On taking the (−) sign, 

x – 7/4 = –5/4

x = –5/4 + 7/4

x = (–5 + 7)/4 = 2/4

x = ½

Both the values of the x are the required roots.  Ans.

Quadratic Formula (Shridharacharya Sutra)

The quadratic formula is given by the great Indian mathematician Shridharacharya and is also known as Shridharacharya Sutra. This formula is used to solve the quadratic equation.

x = –b ± √(b² – 4ac)/2a

Where x = variable

a, b, c = Coefficients of quadratic equation

↣ This formula can be derived from the perfect square method.

The standard form of a quadratic equation is

ax² + bx + c = 0

x² + bx/a + c/a = 0  (taking 1 as coefficient of x² or dividing the whole equation by the coefficient of x² (a))

x² + bx/a = −c/a       (taking the constant term to the right side)

x² + bx/a + (b/2a)² = −c/a + (b/2a)²   (adding square of half of coefficient of x)

(x + b/2a)² = −c/a + b²/4a²  

(x + b/2a)² = (−c⨯4a + b²⨯1)/4a² = (−4ac + b²)/4a²

Taking square root on both sides,

√(x + b/2a)² = √(−4ac + b²)/4a²    

x + b/2a = ±√(b² − 4ac)/2a   

x = −b/2a ± √(b² − 4ac)/2a

x = −b ± √(b² − 4ac)/2a

Here, sign ± shows the two values of x.

x = −b + √(b² − 4ac)/2a                           x = −b − √(b² − 4ac)/2a

The above values of x are the Shridharacharya Sutra.

Example – Solve the quadratic equation 9x² + 7x – 2 = 0 by Shridharacharya sutra.
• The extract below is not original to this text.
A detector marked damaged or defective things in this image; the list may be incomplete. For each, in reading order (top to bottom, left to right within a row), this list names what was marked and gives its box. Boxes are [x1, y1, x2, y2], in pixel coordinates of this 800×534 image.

Solution – given equation 9x² + 7x – 2 = 0

Comparing with standard form ax² + bx + c = 0

So, a = 9, b = 7, c = – 2

By quadratic formula,  x = −b ± √(b² − 4ac)/2a 

Putting the values of a, b, c

x = −7 ± √{7² − 4⨯9⨯(-2)}/2⨯9

x = −7 ± √{49 + 72}/18

x = −7 ± √{121}/18 = −7 ± 11/18  

On taking the (+) sign,

x = −7 + 11/18                              

x = 4/18                                      

x = 2/9                                           

On taking the (−) sign,

x = −7 − 11/18

x = −18/18

x = −1            

These values of x are the roots of the given quadratic equation.    Ans.
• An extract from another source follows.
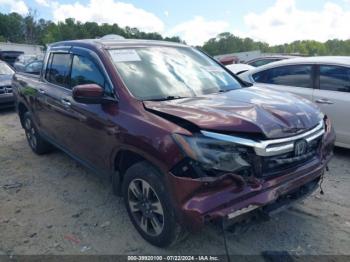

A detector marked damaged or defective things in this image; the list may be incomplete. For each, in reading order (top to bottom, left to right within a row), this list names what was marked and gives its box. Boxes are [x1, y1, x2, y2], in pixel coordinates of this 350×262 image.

crumpled hood [144, 86, 322, 139]
cracked headlight [173, 134, 252, 173]
damaged front end [168, 117, 334, 231]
Discriminant and Nature of Roots

We can find the nature of roots by the term b² – 4ac used in the Shridharacharya sutra which is called the discriminant. It is denoted by D.

D = b² – 4ac

⇒ If D > 0 then the roots will be different and real.

x = (−b + √D)/2a       and       x = (−b − √D)/2a

⇒ If D = 0 then the roots will be equal and real.

x = −b/2a       and       x = −b/2a

⇒ If D < 0 then the roots will not be real, they will be imaginary.

Example – 1) find the nature of the roots of equation 2x² – 6x + 3 = 0 and if roots exist then find them.

Solution – Given equation 2x² – 6x + 3 = 0

Comparing the equation with ax² + bx + c = 0

Here, a = 2, b = – 6, c = 3

Now D = b² – 4ac

D = (-6)² – 4⨯2⨯3 = 36 – 24 = 12

∵ D > 0

∴ The roots of equation 2x² – 6x + 3 = 0 will be different and Real.

By Shridharacharya formula,  x = (−b ± √D)/2a        where, D = b² – 4ac

x = {−(-6) ± √12)}/2⨯2 = {6 ± √(4⨯3)}/4

x = {6 ± 2√3}/4 = 2{3 ± √3}/4 = {3 ± √3}/2                     

So, the roots are x = (3 + √3)/2 and x = (3 − √3)/2.       Ans.

Example – 2) find the nature of roots of the equation x² – 4x + 4 = 0 and if roots exist then find them.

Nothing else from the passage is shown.